4. Move on to Using Beautiful Soup
The code line “bSoup = BeautifulSoup(data.content, “html.parser”)” is written in Python and uses the BeautifulSoup library to parse the HTML content of a web page. The “data.content” variable signifies the HTML content of the web page. When this code is executed, BeautifulSoup takes the HTML content from “data.content” and parses it using the “html.parser” parser. The line “findFileOne = bSoup.find_all(“article”, class_=”file-one”)” utilises BeautifulSoup to locate all article elements with the class name “file-one” within the parsed HTML content. This implies that the HTML structure of the web page contains multiple articles, potentially representing individual files or items. By using find_all(), all matching elements are collected and stored in the variable findFileOne.
5. Looping through the First Five “file-one” Article Elements in Parsed HTML Content
In this code, we use a for loop to iterate through the first five data entries in the findFileOne collection. Within each iteration, we extract specific information from each data entry.
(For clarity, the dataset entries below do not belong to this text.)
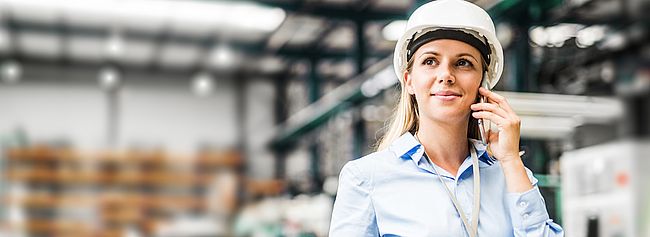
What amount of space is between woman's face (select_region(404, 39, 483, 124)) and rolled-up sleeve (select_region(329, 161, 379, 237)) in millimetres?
229

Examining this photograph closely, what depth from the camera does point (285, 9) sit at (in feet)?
39.1

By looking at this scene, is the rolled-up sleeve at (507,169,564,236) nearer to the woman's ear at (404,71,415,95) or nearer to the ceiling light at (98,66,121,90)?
the woman's ear at (404,71,415,95)

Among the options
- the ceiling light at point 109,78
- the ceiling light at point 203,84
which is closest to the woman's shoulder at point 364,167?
the ceiling light at point 109,78

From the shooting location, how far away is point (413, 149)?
1.96 m

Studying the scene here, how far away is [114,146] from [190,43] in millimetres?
3667

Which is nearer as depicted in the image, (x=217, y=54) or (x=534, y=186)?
(x=534, y=186)

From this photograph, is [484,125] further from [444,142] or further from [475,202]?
[475,202]

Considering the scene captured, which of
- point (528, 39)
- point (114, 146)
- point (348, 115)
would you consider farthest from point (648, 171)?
point (114, 146)

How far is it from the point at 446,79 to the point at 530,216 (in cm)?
36

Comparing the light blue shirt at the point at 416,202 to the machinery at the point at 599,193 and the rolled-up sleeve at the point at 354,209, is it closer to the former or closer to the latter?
the rolled-up sleeve at the point at 354,209

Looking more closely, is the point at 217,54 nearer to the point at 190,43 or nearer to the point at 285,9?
the point at 190,43

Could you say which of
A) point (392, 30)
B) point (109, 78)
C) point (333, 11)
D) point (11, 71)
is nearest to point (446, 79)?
point (333, 11)

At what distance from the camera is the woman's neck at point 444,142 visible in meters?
1.99

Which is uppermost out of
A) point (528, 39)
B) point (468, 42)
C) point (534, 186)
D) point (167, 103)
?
point (167, 103)
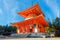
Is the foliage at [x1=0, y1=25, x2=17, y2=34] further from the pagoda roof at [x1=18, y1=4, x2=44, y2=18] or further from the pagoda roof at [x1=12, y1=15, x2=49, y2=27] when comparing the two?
the pagoda roof at [x1=18, y1=4, x2=44, y2=18]

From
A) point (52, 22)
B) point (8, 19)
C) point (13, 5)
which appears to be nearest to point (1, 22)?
point (8, 19)

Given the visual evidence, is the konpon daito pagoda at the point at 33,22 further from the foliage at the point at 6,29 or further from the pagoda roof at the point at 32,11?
the foliage at the point at 6,29

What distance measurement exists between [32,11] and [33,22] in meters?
0.20

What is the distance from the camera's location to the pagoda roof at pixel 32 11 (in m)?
3.90

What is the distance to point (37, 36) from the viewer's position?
389cm

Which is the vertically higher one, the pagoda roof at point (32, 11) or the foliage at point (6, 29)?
the pagoda roof at point (32, 11)

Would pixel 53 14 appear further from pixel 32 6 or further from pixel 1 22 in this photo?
pixel 1 22

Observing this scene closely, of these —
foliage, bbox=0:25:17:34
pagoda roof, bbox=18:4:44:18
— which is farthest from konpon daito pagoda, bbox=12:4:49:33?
foliage, bbox=0:25:17:34

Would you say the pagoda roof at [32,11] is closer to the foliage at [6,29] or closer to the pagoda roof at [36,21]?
the pagoda roof at [36,21]

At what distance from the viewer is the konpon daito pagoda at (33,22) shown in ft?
12.8

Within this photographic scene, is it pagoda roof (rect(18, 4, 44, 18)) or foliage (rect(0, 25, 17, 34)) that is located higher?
pagoda roof (rect(18, 4, 44, 18))

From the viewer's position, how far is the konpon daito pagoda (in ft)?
12.8

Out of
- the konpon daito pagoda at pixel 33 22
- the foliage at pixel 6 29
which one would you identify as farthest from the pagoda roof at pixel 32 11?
the foliage at pixel 6 29

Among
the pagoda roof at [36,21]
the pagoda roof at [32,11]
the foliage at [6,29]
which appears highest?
the pagoda roof at [32,11]
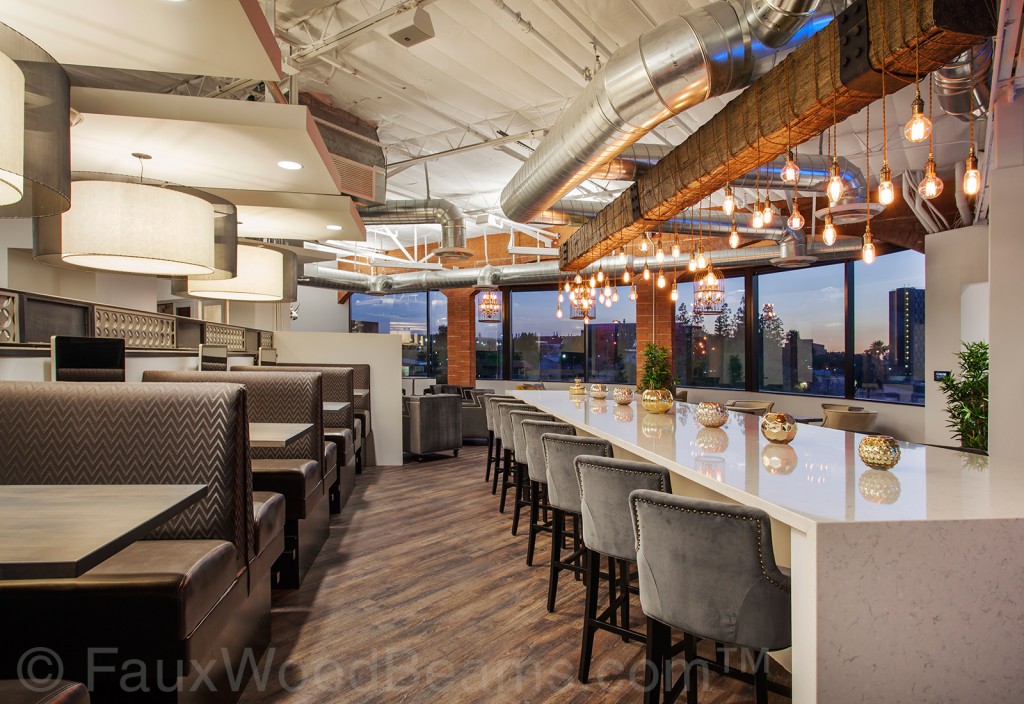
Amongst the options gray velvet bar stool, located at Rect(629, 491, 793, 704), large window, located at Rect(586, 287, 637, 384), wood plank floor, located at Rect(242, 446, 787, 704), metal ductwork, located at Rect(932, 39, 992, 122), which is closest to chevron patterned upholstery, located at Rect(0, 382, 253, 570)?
wood plank floor, located at Rect(242, 446, 787, 704)

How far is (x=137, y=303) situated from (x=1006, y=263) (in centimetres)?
851

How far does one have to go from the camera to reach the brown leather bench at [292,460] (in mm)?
3252

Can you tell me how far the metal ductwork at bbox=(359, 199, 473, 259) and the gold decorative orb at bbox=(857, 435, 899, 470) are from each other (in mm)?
6088

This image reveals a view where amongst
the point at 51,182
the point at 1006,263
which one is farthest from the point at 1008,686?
the point at 1006,263

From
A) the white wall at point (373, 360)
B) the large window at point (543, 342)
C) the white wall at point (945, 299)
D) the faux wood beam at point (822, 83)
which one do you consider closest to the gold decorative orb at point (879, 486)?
the faux wood beam at point (822, 83)

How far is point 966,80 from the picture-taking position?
3.52 meters

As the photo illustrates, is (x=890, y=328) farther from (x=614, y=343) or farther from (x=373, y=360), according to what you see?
(x=373, y=360)

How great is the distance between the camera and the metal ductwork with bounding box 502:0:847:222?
2.84 meters

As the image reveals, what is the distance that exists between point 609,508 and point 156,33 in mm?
2431

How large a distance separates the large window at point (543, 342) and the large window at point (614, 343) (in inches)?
10.4

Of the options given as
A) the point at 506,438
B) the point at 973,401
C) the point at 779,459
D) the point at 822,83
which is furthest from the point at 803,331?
the point at 779,459

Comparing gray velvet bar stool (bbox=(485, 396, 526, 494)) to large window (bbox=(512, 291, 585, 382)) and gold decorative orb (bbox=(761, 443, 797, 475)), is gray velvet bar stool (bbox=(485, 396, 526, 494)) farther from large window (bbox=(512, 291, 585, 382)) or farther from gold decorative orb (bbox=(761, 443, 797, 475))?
large window (bbox=(512, 291, 585, 382))

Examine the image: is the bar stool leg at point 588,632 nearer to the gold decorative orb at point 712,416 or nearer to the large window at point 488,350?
the gold decorative orb at point 712,416

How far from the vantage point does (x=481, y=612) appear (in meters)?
2.94
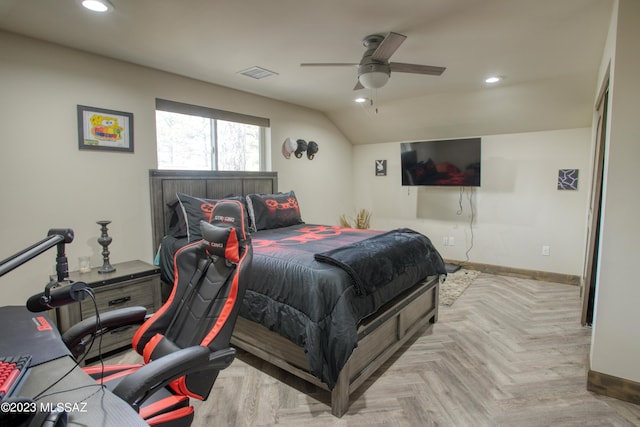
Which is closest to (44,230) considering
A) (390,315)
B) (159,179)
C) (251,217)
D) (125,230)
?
(125,230)

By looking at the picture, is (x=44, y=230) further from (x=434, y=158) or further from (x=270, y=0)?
(x=434, y=158)

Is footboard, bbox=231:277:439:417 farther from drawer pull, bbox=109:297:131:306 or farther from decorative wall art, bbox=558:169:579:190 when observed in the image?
decorative wall art, bbox=558:169:579:190

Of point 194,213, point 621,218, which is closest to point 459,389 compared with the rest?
point 621,218

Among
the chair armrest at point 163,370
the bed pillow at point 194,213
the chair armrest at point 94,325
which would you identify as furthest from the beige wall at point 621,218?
the bed pillow at point 194,213

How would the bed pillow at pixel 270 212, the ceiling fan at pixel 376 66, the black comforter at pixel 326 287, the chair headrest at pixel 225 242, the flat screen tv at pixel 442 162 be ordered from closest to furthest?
Answer: the chair headrest at pixel 225 242 → the black comforter at pixel 326 287 → the ceiling fan at pixel 376 66 → the bed pillow at pixel 270 212 → the flat screen tv at pixel 442 162

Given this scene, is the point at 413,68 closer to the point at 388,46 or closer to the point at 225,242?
the point at 388,46

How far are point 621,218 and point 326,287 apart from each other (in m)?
1.85

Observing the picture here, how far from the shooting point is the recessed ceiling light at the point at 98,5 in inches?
80.0

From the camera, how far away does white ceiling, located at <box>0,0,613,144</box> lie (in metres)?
2.16

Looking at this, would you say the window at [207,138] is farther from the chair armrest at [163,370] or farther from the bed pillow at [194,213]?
the chair armrest at [163,370]

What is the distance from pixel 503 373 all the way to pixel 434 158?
325 centimetres

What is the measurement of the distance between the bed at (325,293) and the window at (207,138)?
334 mm

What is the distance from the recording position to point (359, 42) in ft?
8.86

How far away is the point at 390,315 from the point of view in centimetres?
247
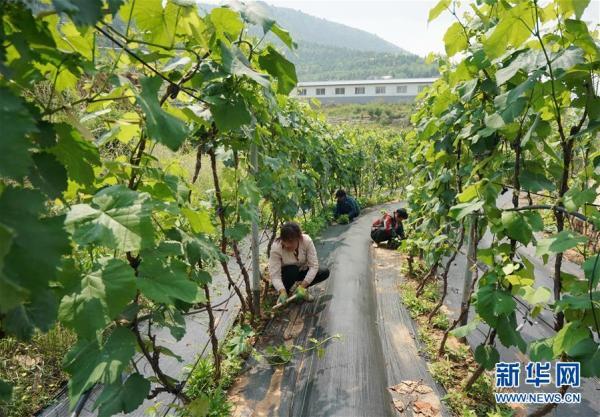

The ‘category’ variable is extracted by finding the relevant <div> tag with the class “category” and retrieving its text content.
The ‘title’ variable is extracted by locating the <h2> tag and stripping any leading or trailing whitespace from its text content.
The ‘votes’ variable is extracted by finding the relevant <span> tag with the class “vote-count”, retrieving its text content, and removing any parentheses.
To keep track of the file number, we use the data variable incremented by 1. This helps us label each file’s content accordingly.
The extracted data is then formatted into a content string that includes the file’s number, category, title, and votes. Finally, the content of each file is printed, with a line break (“\n”) separating each set of data for improved legibility.
6. Create an Excel Sheet
It is ideal to save your extracted data to an Excel sheet. To do this, go back to the top of your code and create an Excel sheet using the pattern of code in the image above. This was done by importing the ‘openpyxl’ library and creating a new Excel workbook using ‘openpyxl.Workbook()’. We then print the sheet names before adding a new sheet. The ‘active’ property of the workbook represents the currently selected sheet, and we assign it to the ‘sheet’ variable. We set the title of this sheet to “Naija Movies” using ‘sheet.title.’ After that, we print the sheet names again to verify that the new sheet has been added. To add a header row, we use the ‘append()’ method of the sheet and pass a list containing the column names: [“number”, “category”, “title”, “votes”].
7. Save to an Excel Sheet
Inside the loop, we call ‘sheet.append([number, category, title, votes])’ to add a new row to the sheet. This row contains the extracted data for each iteration. Finally, we save the Excel workbook using ‘excel.save(“Top Naija Rated Movies.xlsx”).’ This saves the workbook as an Excel file named “Top Naija Rated Movies.xlsx” in the current directory. The file will contain the added sheet with the header row and the data extracted from the ‘findFileOne’ variable.
With BeautifulSoup, Save Yourself the Stress of Dealing With Chunks of Data
Congratulations on completing the article!!! Now it’s time to put your newfound knowledge into practice. Open a new browser and search for any website that interests you. Remember to respect the website’s terms of service and legal requirements when scraping data. You can refer back to the third step mentioned earlier to ensure that the website allows scraping. Don’t be afraid to give it a try and keep experimenting until you succeed. Good luck with your scraping adventure.